▼
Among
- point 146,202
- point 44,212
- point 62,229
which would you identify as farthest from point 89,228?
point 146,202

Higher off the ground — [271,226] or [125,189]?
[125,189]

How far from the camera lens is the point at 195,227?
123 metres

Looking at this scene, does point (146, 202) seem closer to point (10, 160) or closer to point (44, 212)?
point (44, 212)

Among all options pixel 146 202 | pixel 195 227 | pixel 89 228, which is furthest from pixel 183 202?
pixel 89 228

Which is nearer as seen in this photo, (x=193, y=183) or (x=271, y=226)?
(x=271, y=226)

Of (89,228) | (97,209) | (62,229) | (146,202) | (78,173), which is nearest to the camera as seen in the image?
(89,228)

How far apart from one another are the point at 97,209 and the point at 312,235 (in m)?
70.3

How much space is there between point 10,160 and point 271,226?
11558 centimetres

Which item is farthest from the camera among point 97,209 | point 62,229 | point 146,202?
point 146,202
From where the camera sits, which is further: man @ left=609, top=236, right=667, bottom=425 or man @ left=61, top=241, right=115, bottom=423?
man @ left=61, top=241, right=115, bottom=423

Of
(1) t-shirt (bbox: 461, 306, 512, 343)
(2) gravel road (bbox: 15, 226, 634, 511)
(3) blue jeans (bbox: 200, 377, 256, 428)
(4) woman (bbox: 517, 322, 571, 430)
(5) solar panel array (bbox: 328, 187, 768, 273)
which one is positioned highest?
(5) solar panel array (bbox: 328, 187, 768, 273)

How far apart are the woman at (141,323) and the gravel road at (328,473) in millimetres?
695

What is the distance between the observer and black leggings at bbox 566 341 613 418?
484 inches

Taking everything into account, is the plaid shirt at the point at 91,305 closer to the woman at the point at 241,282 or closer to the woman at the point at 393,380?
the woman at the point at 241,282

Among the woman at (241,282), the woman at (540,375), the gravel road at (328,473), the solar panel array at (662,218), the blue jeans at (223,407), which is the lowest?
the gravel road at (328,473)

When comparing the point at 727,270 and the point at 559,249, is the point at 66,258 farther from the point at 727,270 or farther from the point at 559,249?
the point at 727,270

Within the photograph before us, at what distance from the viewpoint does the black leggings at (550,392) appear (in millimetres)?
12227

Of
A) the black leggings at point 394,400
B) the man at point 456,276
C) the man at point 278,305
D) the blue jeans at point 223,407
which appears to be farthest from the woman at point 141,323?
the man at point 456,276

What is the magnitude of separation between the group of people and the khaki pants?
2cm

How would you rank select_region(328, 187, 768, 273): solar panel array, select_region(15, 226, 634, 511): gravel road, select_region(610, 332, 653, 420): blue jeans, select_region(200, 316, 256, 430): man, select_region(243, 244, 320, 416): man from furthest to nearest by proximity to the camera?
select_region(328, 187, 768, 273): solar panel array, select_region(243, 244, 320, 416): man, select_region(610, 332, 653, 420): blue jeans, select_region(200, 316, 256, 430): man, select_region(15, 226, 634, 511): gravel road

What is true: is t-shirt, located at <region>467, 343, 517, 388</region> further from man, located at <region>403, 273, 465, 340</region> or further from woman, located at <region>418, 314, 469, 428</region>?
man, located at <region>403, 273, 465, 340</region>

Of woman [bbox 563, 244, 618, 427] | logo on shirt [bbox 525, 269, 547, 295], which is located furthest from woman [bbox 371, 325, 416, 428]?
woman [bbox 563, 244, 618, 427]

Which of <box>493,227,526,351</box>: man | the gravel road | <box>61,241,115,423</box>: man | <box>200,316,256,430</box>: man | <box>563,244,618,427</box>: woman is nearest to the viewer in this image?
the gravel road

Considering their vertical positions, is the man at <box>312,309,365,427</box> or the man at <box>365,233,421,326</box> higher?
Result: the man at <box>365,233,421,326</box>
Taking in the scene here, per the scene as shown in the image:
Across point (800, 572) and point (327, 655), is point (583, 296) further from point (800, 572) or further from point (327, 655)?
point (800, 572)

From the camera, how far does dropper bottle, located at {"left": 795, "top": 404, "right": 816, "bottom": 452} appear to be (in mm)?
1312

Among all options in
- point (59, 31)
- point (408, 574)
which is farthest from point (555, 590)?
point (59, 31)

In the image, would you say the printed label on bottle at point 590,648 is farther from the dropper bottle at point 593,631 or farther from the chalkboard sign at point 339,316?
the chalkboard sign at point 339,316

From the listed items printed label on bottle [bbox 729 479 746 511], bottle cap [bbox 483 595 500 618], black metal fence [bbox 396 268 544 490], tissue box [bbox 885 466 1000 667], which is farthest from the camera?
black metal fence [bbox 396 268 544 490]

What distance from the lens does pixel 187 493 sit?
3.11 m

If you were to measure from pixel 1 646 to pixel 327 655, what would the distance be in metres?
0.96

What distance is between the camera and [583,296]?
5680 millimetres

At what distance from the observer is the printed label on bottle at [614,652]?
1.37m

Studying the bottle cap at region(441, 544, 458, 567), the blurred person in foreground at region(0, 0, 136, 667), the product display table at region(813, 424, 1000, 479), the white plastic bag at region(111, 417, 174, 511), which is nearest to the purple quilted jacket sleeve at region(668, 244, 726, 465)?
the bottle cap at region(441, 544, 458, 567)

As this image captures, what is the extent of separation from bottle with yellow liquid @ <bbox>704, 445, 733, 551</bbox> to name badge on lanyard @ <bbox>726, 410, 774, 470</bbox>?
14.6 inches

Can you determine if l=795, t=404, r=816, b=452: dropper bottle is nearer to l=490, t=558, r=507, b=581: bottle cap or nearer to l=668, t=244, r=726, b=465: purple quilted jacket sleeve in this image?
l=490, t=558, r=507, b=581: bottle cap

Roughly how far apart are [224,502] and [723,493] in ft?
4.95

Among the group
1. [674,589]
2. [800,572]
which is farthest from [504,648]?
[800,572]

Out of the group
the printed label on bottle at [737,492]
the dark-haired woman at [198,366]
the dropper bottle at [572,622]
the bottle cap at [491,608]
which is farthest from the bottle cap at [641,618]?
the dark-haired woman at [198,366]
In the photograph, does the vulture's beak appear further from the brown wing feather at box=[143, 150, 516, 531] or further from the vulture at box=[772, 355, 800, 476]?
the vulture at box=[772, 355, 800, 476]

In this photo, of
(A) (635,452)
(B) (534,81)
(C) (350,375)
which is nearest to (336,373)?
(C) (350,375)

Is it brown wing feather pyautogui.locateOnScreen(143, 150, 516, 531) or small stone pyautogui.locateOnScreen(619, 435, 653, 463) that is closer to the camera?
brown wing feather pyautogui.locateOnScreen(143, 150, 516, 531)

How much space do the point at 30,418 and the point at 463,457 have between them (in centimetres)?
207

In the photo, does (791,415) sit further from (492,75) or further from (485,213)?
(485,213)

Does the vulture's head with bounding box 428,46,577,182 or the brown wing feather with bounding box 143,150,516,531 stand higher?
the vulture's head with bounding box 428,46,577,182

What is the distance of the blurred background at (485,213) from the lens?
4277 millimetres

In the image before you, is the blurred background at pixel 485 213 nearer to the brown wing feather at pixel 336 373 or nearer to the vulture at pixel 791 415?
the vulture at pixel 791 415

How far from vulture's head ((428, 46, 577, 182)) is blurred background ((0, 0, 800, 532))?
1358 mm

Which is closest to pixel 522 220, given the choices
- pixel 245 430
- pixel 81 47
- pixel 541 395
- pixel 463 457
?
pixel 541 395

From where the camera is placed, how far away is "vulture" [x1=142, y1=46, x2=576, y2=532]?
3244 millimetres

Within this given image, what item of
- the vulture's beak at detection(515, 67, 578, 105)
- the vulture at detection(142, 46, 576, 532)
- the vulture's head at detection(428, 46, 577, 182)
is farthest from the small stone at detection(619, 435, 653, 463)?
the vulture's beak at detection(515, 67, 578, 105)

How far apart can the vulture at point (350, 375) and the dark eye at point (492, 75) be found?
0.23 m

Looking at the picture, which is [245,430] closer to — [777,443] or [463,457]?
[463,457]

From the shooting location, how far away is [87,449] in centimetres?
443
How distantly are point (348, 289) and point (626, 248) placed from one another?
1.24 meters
▲
## Stated exercise
Put every line from the one containing "What is the distance of" through the end of the records into a JSON list of strings, one string per line, skipping blank lines.

## Task answer
[
  "What is the distance of the blurred background at (485,213) from the lens?",
  "4277 millimetres",
  "In the image before you, is the blurred background at pixel 485 213 nearer to the brown wing feather at pixel 336 373 or nearer to the vulture at pixel 791 415?",
  "the vulture at pixel 791 415",
  "How far from vulture's head ((428, 46, 577, 182)) is blurred background ((0, 0, 800, 532))?",
  "1358 mm",
  "Which is closest to pixel 522 220, given the choices",
  "- pixel 245 430",
  "- pixel 81 47",
  "- pixel 541 395",
  "- pixel 463 457",
  "?",
  "pixel 541 395",
  "From where the camera is placed, how far away is \"vulture\" [x1=142, y1=46, x2=576, y2=532]?",
  "3244 millimetres",
  "Within this given image, what item of",
  "- the vulture's beak at detection(515, 67, 578, 105)",
  "- the vulture at detection(142, 46, 576, 532)",
  "- the vulture's head at detection(428, 46, 577, 182)",
  "is farthest from the small stone at detection(619, 435, 653, 463)?",
  "the vulture's beak at detection(515, 67, 578, 105)",
  "How far apart can the vulture at point (350, 375) and the dark eye at point (492, 75) be found?",
  "0.23 m",
  "Looking at the picture, which is [245,430] closer to — [777,443] or [463,457]?",
  "[463,457]",
  "From the shooting location, how far away is [87,449] in centimetres?",
  "443",
  "How distantly are point (348, 289) and point (626, 248) placed from one another?",
  "1.24 meters"
]